Тсузуки нахмурился. Слова ученого как будто ударили его наотмашь по лицу: больно, обидно, но зато встряхнуло и успокоило на ура. Тсузуки знал, что Ватари не терпел нытиков, не позволял бессмысленно и неконструктивно ныть ни себе, ни другим, а когда кто-нибудь вроде Асато начинал это делать, просто давил фактами – как сейчас. И надо признать, что этот метод, жесткий и беспощадный, был – для Тсузуки, во всяком случае – одним из лучших. Устыдившись того, что переживает из-за чепухи, Тсузуки обычно начинал анализировать события и легко находил правильные решения. Как и сейчас.
- Он навязывает мне свою волю, - наконец, произнес Тсузуки спустя несколько минут сосредоточенного молчания. – Он давит и вынуждает действовать так, как хочет он. Мне это не нравится. Он пытается меня подчинить, а я не хочу ему подчиняться. Поэтому и ищу причины, чтобы с ним не быть – это как база моего нежелания идти в подчинение.
Ватари улыбнулся и задумчиво посмотрел на него.
- Вот об этом уже можно говорить, - кивнул он. Отпил сок, довольно зажмурившись от кислоты. – Мураки хочет быть главным в ваших отношениях, и, боюсь, ему это пока удается. Но мне кажется, он делает это не намеренно.
- То есть? – удивленно повернулся к нему Тсузуки.
- Он просто не знает, что может быть по-другому, - пожал плечами ученый и улыбнулся. – В этом мы с тобой похожи, Тсузуки. Нас никто не воспринимает всерьез. Многие на тебя смотрят, как на ребенка с автоматом, и ведут себя соответственно. То, что тебе под сотню лет, а такое поведение в твоем возрасте, мягко сказать, нехарактерно, обычно в расчет не берут.
- А ты берешь? – улыбнулся Тсузуки.
- А я беру, - кивнул Ватари. – Беру так же, как и твой характер, и историю твоей жизни. Поэтому, прости меня за нескромность, но я один из немногих в Энма-Те, кто понимает, что твое детское поведение – это маска. Маска и способ скрыться от мира, ответ на проблемы и вызовы. Я прав?
Тсузуки рассмеялся. Да, Ватари все-таки и есть Ватари.

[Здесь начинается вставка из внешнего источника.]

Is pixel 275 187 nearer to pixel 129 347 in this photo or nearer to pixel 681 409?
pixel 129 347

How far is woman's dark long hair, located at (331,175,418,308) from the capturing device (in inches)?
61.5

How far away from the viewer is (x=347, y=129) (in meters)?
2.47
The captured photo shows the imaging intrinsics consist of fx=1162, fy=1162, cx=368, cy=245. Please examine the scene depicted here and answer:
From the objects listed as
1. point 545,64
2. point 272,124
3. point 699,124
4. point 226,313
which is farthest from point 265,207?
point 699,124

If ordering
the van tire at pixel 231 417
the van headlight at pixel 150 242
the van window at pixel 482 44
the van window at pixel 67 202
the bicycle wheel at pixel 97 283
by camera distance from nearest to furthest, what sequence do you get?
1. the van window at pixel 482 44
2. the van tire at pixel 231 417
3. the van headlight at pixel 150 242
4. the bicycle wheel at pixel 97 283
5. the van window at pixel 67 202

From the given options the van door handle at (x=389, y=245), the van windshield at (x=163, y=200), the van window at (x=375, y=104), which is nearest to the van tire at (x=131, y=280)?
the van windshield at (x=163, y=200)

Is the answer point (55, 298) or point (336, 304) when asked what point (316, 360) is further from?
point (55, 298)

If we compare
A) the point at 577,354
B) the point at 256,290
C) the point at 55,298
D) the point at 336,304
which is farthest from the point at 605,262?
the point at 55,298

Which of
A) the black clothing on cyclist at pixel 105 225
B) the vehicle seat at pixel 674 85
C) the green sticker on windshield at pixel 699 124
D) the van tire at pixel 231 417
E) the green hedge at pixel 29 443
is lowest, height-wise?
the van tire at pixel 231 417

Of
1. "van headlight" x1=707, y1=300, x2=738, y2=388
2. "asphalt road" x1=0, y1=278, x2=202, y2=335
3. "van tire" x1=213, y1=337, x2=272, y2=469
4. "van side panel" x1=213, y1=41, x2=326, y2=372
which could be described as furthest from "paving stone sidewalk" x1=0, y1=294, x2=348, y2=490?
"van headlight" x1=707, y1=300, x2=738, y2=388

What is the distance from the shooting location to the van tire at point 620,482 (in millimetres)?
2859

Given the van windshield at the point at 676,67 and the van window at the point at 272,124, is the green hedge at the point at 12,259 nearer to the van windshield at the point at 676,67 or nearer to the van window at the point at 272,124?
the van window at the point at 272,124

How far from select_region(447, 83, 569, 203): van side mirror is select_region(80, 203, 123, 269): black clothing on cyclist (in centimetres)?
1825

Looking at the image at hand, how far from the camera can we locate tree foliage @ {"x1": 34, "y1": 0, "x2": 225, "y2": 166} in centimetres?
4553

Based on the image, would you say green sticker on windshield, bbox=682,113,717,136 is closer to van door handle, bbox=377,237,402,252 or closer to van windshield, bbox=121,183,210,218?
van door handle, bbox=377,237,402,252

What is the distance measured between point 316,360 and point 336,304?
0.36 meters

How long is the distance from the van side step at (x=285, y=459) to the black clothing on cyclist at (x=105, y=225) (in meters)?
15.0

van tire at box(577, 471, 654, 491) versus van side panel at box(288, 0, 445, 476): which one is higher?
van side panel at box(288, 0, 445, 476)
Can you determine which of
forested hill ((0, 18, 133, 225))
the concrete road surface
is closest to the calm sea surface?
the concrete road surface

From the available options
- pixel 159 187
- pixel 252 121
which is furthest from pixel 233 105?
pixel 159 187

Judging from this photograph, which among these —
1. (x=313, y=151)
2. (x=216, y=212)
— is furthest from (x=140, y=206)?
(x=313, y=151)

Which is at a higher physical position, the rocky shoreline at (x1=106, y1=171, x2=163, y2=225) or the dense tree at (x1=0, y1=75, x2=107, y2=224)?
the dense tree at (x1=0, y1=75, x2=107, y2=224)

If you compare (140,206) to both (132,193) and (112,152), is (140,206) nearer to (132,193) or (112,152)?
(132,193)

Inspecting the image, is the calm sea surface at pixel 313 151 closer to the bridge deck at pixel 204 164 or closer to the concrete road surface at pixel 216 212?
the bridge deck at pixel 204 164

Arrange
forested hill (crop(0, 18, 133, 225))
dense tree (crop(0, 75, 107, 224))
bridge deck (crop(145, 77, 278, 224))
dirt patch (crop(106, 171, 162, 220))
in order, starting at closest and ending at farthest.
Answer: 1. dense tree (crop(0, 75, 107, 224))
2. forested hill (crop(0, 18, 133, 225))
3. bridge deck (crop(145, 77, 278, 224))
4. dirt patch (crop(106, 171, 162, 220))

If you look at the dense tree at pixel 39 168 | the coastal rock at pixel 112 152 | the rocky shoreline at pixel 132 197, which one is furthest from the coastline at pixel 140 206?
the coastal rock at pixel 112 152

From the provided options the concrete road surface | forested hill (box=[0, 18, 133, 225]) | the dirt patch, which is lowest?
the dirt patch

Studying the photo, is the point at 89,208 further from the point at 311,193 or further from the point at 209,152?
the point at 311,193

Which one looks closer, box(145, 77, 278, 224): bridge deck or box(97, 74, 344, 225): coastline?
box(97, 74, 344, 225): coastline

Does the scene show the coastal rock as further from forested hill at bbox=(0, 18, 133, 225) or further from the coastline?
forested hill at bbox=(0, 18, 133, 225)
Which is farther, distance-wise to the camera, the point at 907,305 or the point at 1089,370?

И кто из них еще больше скрывается?..
- Прав, - кивнул Тсузуки. – По себе судишь?
- Ну да, - беззаботно пожал плечами ученый. – Так вот, вернемся к тебе. Представь: во всем Энма-Те, где ты работаешь уже больше шестидесяти лет, дай бог найдется пара-тройка шинигами, которые тебя понимают. Так чего же ты хочешь от Мураки, с которым ты общаешься только от случая к случаю? Боюсь, он просто не понимает, что в ваших отношениях вопрос главенства далеко не однозначен, и все твои попытки перехватывать инициативу его просто веселят. К тому же, и ты ведешь себя настолько неуверенно, что только подтверждаешь его мнение о тебе.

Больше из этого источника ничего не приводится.